La casa era vuota. Il focolare freddo. Tutto era polveroso, e aveva un'aria di abbandono come se nessuno ci vivesse da settimane, forse da mesi.

Cupo in viso, uscì, e si diresse verso la casa di Douglas. Sapeva che era una speranza assurda, eppure…

A una decina di passi dalla casa, si fermò di colpo, irrigidendosi. Un ronzio meccanico, debole ma inconfondibile, simile al rumore dell'affusto di un cannone che ruota in direzione del bersaglio, l'aveva costretto ad arrestarsi. Si scostò dal marciapiedi per addossarsi alla siepe che correva intorno alla casa, e con una mano sull'impugnatura della pistola scrutò con cura la strada apparentemente deserta.

Niente.

Poi il rumore si ripeté, alle sue spalle. Alec si girò di scatto, abbassandosi ed estraendo contemporaneamente la pistola. Ancora niente in vista. Pure qualcosa c'era. Qualcosa di diverso nella casa, qualcosa che prima non c'era.

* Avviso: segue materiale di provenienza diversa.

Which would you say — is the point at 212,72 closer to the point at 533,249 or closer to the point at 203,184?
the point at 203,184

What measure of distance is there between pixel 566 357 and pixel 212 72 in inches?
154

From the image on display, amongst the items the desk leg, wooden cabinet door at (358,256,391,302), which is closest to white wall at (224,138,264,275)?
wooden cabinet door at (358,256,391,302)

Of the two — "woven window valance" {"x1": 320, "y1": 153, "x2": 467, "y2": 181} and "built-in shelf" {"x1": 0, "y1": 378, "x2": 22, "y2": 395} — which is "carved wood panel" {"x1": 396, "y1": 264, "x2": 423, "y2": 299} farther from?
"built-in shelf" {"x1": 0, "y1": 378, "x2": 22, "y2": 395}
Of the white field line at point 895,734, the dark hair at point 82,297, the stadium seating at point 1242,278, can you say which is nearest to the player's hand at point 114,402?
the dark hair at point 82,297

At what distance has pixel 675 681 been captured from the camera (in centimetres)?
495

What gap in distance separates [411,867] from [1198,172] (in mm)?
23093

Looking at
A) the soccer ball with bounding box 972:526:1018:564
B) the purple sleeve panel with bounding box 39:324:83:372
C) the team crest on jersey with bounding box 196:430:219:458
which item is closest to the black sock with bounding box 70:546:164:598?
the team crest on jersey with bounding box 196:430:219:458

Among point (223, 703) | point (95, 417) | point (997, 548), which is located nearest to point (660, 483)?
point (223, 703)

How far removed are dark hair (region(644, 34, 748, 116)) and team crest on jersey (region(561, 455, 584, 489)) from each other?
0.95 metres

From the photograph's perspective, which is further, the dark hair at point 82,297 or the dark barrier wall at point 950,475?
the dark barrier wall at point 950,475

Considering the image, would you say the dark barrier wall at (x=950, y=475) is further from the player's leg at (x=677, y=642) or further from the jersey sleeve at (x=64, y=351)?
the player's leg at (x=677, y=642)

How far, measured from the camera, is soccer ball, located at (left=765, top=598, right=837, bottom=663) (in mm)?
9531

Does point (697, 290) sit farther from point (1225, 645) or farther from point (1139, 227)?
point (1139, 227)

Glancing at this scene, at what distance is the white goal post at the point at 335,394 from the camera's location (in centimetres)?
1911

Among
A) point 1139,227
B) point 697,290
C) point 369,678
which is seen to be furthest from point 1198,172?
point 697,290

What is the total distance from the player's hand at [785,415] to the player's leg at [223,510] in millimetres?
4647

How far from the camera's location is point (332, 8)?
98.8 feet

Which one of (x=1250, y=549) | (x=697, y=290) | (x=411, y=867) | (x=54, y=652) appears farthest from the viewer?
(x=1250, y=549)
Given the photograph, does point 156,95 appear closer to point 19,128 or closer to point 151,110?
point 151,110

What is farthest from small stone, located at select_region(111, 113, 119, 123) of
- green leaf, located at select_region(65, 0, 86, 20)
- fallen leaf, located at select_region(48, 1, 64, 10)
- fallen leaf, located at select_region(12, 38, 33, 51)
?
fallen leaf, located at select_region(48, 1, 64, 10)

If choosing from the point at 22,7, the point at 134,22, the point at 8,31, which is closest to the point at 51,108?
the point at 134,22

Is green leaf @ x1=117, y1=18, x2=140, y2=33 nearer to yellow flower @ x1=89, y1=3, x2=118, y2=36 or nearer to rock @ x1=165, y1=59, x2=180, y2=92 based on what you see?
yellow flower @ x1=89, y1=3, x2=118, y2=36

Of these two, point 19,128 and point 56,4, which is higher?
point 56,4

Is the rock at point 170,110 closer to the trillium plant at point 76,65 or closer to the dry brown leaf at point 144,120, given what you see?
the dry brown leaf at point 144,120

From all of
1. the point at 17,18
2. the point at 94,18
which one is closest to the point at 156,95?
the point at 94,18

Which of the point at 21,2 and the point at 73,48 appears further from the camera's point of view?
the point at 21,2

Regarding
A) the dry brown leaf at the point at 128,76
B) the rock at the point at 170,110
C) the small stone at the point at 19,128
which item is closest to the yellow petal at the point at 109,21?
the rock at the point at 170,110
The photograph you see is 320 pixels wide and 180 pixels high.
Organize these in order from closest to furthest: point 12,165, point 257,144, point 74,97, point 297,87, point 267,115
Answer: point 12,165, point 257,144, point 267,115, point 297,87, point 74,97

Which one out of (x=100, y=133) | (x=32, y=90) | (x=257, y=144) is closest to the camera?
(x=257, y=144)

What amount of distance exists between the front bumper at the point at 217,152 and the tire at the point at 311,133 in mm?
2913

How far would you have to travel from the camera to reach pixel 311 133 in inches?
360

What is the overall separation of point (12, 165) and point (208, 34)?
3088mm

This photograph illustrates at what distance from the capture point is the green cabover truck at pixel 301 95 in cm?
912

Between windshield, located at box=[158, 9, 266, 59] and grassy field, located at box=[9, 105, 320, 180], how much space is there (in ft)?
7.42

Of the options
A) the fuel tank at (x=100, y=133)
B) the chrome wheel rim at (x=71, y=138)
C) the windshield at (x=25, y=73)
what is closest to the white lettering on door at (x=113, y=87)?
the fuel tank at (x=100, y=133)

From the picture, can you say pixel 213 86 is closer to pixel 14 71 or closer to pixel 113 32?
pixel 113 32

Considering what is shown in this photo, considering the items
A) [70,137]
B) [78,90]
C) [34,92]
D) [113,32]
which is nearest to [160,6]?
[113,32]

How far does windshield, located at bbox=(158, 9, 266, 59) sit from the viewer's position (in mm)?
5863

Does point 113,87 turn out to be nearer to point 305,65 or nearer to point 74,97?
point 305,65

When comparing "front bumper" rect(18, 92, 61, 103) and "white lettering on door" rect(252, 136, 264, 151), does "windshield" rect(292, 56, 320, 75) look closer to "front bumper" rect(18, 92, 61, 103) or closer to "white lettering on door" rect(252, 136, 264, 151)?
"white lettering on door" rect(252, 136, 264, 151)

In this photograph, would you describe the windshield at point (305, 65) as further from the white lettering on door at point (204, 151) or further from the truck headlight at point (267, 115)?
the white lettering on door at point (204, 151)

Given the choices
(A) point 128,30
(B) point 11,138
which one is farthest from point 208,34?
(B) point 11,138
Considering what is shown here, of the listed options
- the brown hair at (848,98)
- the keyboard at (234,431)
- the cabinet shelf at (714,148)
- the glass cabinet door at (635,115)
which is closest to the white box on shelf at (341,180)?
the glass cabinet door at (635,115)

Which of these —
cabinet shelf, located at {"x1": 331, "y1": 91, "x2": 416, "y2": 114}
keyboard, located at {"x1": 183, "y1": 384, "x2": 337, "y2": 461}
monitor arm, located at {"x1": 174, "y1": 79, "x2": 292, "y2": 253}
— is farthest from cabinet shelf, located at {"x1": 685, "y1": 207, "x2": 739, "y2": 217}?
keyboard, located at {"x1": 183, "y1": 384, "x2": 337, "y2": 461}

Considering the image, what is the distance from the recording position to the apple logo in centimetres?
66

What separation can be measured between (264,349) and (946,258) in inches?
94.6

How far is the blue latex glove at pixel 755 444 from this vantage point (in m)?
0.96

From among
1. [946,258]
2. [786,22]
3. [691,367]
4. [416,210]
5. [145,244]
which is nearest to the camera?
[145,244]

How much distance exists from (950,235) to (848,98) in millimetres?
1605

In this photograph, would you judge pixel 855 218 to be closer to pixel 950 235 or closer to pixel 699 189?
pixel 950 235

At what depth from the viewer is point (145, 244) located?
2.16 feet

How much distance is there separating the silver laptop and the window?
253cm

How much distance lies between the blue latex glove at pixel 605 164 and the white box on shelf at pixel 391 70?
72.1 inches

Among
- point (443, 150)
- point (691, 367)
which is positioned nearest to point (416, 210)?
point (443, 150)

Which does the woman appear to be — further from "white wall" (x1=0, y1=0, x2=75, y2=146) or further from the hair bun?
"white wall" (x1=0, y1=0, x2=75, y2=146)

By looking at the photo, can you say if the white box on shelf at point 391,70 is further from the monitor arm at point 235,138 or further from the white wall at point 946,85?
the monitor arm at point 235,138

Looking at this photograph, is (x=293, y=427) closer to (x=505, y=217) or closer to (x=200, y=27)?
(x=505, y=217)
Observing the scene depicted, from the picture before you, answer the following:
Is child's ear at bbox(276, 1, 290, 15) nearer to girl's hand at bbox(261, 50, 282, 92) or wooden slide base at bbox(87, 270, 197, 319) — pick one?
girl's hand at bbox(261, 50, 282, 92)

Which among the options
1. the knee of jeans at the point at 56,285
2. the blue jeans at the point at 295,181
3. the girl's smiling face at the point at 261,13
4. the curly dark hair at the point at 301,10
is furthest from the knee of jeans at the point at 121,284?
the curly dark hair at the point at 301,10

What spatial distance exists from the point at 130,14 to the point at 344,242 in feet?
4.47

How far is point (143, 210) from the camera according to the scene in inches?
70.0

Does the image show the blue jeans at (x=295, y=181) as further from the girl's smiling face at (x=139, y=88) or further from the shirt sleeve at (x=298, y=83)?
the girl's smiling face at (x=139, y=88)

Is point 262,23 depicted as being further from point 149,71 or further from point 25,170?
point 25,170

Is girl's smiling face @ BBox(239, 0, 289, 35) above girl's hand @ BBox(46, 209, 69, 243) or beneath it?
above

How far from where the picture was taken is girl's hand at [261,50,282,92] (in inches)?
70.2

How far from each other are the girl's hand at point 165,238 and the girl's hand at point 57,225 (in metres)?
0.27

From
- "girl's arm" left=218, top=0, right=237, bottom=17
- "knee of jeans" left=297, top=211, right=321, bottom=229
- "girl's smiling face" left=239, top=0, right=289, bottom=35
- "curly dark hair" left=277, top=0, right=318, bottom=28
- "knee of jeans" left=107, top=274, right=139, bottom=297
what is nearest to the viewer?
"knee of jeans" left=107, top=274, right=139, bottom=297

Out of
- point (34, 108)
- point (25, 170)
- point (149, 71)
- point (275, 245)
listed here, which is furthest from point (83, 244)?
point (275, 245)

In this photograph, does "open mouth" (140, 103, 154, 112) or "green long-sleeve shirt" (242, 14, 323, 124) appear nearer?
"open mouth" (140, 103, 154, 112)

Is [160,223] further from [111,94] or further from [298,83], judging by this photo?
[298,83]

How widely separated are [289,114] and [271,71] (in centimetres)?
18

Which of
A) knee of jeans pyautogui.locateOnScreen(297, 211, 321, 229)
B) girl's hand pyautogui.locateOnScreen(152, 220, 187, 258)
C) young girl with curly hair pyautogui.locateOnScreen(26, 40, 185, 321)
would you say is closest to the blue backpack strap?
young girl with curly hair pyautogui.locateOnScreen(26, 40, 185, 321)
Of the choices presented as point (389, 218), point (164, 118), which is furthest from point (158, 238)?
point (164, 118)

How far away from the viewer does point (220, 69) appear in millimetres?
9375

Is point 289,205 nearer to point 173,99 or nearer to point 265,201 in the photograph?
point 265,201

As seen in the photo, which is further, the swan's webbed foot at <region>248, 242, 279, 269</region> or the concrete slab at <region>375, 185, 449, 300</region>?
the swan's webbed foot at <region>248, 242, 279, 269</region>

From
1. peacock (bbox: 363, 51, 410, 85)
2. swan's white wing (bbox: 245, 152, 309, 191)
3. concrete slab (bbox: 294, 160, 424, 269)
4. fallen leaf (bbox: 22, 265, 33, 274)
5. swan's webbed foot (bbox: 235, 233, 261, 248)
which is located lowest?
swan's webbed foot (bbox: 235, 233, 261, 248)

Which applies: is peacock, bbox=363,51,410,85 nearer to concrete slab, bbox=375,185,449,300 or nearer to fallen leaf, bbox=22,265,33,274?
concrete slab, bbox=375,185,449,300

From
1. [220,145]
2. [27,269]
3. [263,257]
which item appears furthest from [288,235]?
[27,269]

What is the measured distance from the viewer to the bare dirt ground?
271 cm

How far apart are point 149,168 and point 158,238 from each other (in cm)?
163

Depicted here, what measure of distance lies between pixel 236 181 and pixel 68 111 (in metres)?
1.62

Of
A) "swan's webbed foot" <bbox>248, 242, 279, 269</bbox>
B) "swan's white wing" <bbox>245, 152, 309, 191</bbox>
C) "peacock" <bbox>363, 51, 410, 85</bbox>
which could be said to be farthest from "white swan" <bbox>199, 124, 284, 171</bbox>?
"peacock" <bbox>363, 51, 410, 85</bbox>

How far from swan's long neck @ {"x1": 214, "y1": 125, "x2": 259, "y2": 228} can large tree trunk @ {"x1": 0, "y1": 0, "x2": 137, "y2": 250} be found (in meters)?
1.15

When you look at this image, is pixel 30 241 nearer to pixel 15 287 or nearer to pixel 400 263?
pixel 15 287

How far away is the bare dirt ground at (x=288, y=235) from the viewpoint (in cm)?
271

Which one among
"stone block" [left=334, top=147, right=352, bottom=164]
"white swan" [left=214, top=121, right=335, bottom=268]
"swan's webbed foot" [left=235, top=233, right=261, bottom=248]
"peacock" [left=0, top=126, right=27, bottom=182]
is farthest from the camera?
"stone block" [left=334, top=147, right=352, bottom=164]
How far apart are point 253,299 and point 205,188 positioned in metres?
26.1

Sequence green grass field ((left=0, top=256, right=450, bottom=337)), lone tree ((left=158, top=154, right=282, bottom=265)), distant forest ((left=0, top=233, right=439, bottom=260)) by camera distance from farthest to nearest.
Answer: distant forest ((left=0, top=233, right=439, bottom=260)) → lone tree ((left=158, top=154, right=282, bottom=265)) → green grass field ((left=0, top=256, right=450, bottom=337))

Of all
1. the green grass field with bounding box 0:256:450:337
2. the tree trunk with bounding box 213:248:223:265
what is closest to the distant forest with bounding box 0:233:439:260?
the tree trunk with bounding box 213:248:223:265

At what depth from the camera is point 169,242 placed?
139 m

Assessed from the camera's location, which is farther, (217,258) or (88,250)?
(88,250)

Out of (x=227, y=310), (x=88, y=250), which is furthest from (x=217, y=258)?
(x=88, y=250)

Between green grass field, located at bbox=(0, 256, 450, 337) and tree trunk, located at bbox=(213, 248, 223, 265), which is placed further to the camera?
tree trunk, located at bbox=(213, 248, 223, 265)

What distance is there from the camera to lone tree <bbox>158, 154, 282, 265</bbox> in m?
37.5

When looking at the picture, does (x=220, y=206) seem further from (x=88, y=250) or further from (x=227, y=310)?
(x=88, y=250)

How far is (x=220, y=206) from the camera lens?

Scorse un luccicore con la coda dell'occhio: un'asta di metallo inchiodata alla bell'e meglio al muro, sulla cui sommità si ergeva un'antenna di fortuna, nuova, ancora lucida ai raggi del sole al tramonto. Un cavo scendeva dall'antenna ed entrava in una finestra del primo piano.

L'antenna ruotò producendo un ronzio metallico mentre il suo motorino elettrico la muoveva.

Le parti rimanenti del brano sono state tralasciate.